• SOURCE DOCUMENT:
_ _ _ _

Great, thought-provoking article, Christian. Well Done! I've been a supporter of Watto for years. As a Queenslander by birth, I used to blame the selectors for not picking him for Qld, then Aus in years gone by. It always surprised me when I'd talk to others about my hope that he performed well, only to find that I was the only one who felt that way. I have to say that I think you've hit the reasons right on the head. The shame is that Watson is expressing what others might merely be thinking. Certainly, I don't enjoy hearing his more self-centred expressions, but can you berate him for being honest? As others have expressed, how damn boring is it to hear the well-worn platitudes that are almost meaningless these days? What is the point of holding a press-conference if there's no news to report? I'd prefer that Shane was more modest, but I'll continue to follow his career with renewed enthusiasm knowing that his deeds are even more profound given his lack of support at home.

Posted by russellp on (June 28, 2010, 13:41 GMT)

The cricket followers' dislike of Shane Watson has little to do with his cricket. It is all about his demeanour- and he comes across as sneering, arrogant and charmless often in the manner of a callous playground antagonist. The emotions that he generates in the cricket follower are simply due to observing these traits.

Posted by ed.dixon on (June 28, 2010, 12:23 GMT)

Thanks for the article. Last week I had sent a question in to 'Ask Steven' on this very website under the heading 'Why does everyone hate Shane Watson'. I wans't expecting such a detailed response though!

Posted by CSpiers on (June 28, 2010, 1:42 GMT)

_ _ _ _

• RECORDED INFORMATION:

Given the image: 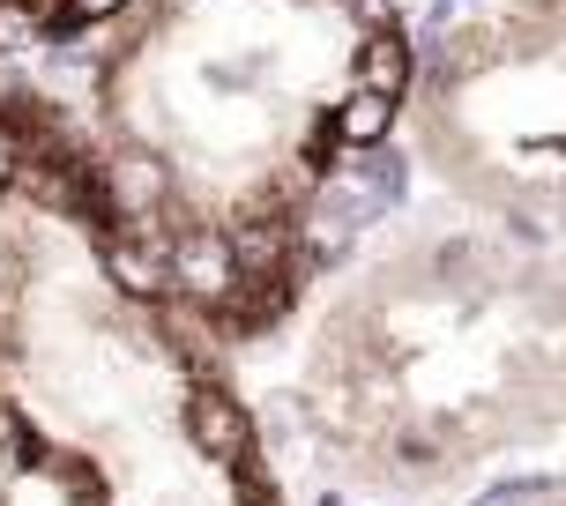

_ _ _ _

• REQUIRED TASK A: Transcribe the reader comments on Shane Watson from "Posted by russellp" up to and including "2010, 12:23 GMT)".
• REQUIRED TASK B: Write the next part of the reader comments on Shane Watson, picking up after the last sentence shown.

• WRITTEN ANSWER A:
Posted by russellp on (June 28, 2010, 13:41 GMT)

The cricket followers' dislike of Shane Watson has little to do with his cricket. It is all about his demeanour- and he comes across as sneering, arrogant and charmless often in the manner of a callous playground antagonist. The emotions that he generates in the cricket follower are simply due to observing these traits.

Posted by ed.dixon on (June 28, 2010, 12:23 GMT)

• WRITTEN ANSWER B:
btw darren-oz, saying that Haddin and Symonds are lacking in merit is ridiculous and offensive. Haddin is a great wicketkeeper and a good batsman, and it was Symonds truely upsetting off field incidents that tarnished him, not his skill or performances, you only have to look at his statistics to see that.

Posted by CSpiers on (June 28, 2010, 1:39 GMT)

personally i couldnt car less about his personality or what he does off the field. A long he goes out and plays those wonderful cover drives and cut shots I know he's capable of, I'll watch him all day. His technique is effortless and natural, something i can say many players lack. This article is further flaming a situation that has no place in a true cricket supporters mind.

Posted by ygkd on (June 26, 2010, 22:49 GMT)

When Watson was just another young bloke with unfulfilled potential and a cricketing life that seemed to be lived in the gym and, subsequently, on the trainer's couch, his tribulations could give rise to some sympathy. However, things change and not always for the better. Contrast today with 19 years ago and the Aus tour of the Caribbean when the WAGS on the footage at the airport were as inconspicuous as the runs from the Aus tail that series. As for the Allan Border Medal, it doesn't do service to AB - a truly great, if allegedly sometimes grumpy, cricketer.

Posted by Pacelover on (June 26, 2010, 19:19 GMT)

The 'thing about Watto' is his lack of respect for opponents (certainly displayed on pitch) Celebrating right in Chris Gayles face when he got him out, He did a similar thing on his ODI debut against Jayasuria (who had just blasted 122). He and Mitchell Johnson have a severe lack of humility.

Posted by Dodith on (June 26, 2010, 13:27 GMT)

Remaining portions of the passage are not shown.